▸ **PROBLEM**: Reproduce, word for word, the stretch of the prayer below from "ya Allah I'm" through "need your help.".

I know deep down. But something deep down inside of me is putting every effort to stop it.
I mean look at the sentences above. the part I know: short. The part of the evil creature: great wall of china.
I need help ya Rabb. Please. I need help. I need your guidance. I need to get back on the right path. I know I have a million things to do, but I'm not doing it. What is it that I need to do? What is it that I must do before I can be led back to the right path. ya Allah, I am not very good at asking and requesting verbally, but I hope this writing will get to you. Ya Allah please ease this problem I have give me strength and willpower to fight against the Shaytan, Give me Hidayah, and keep me forever on the straight path. ya Allah make everything I do Barokah for me ya Allah. Help me in my pain ya Allah. I don't know. I'm lost. I feel disoriented and confused. Please listen to my plea ya Allah. I don't know who else to turn to. I turn to my mother, she gives the same basic generic answers. I turn to my friends, it's the same story or I don't find what I'm looking for. The answers are all with you ya Allah. Please enlighten this poor, desperate servant. Please forgive this servant's sins. ya Allah, please grant me this du'a, if it is best for me InshaAllah.
ya Allah I'm sure you understand my feelings. I'm sure you know what is truly in my heart right now, is it true repentance or not. ya Allah, please, I'm begging you, I need your help.
Sincerely,
your desperate and frightened servant.

Image-caption web data:

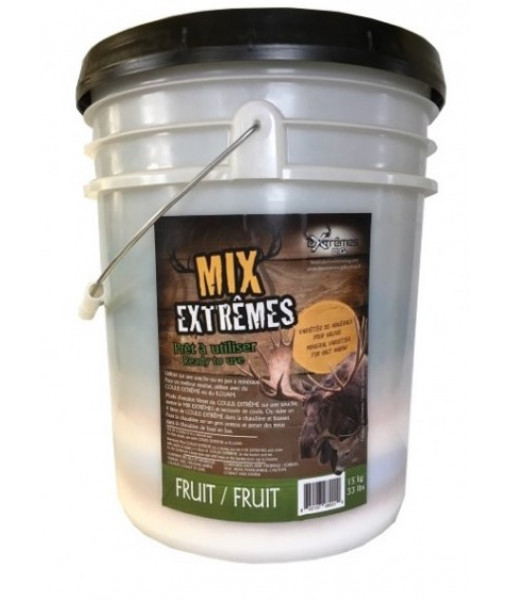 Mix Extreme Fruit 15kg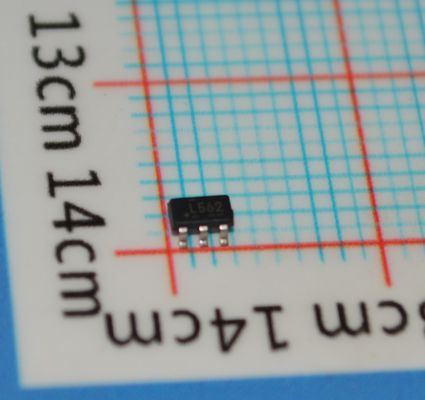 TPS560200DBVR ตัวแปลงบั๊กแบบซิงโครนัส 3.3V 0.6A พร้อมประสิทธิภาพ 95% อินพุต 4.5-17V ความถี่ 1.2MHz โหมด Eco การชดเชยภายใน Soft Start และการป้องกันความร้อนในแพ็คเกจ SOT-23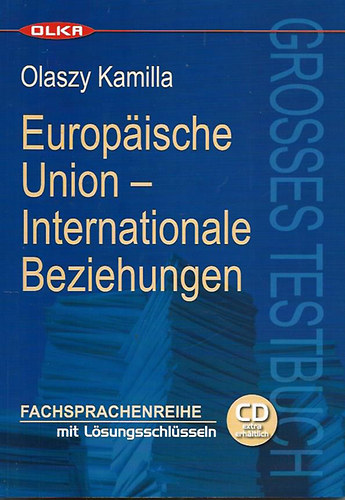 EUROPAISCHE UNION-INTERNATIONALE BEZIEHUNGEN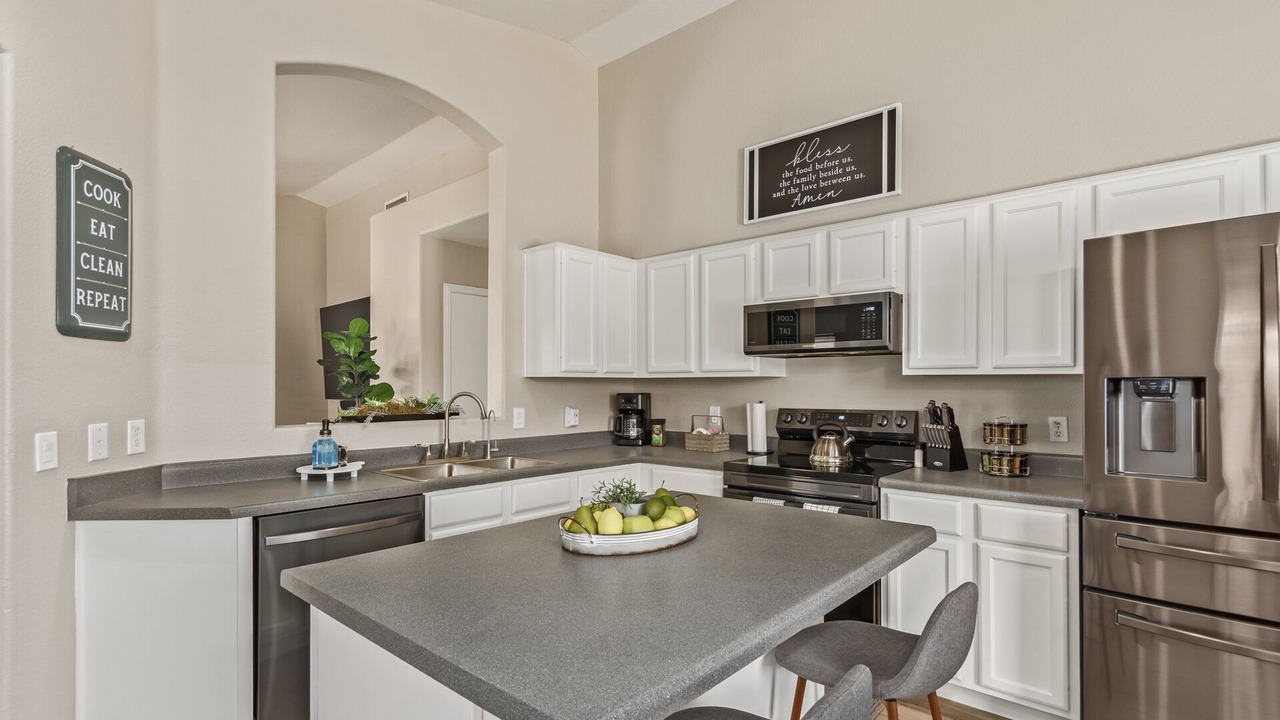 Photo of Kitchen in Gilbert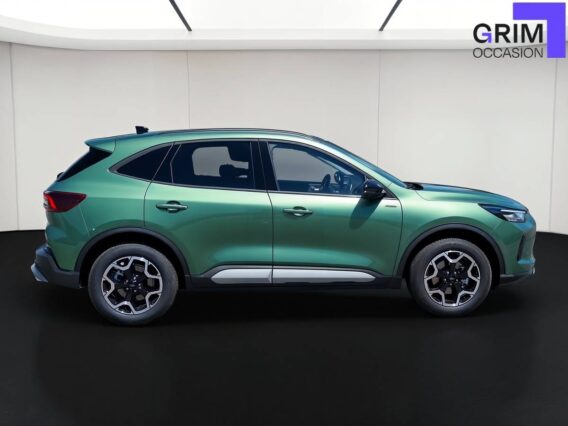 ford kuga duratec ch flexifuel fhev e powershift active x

▸ **FINISHED TASK**:
ya Allah I'm sure you understand my feelings. I'm sure you know what is truly in my heart right now, is it true repentance or not. ya Allah, please, I'm begging you, I need your help.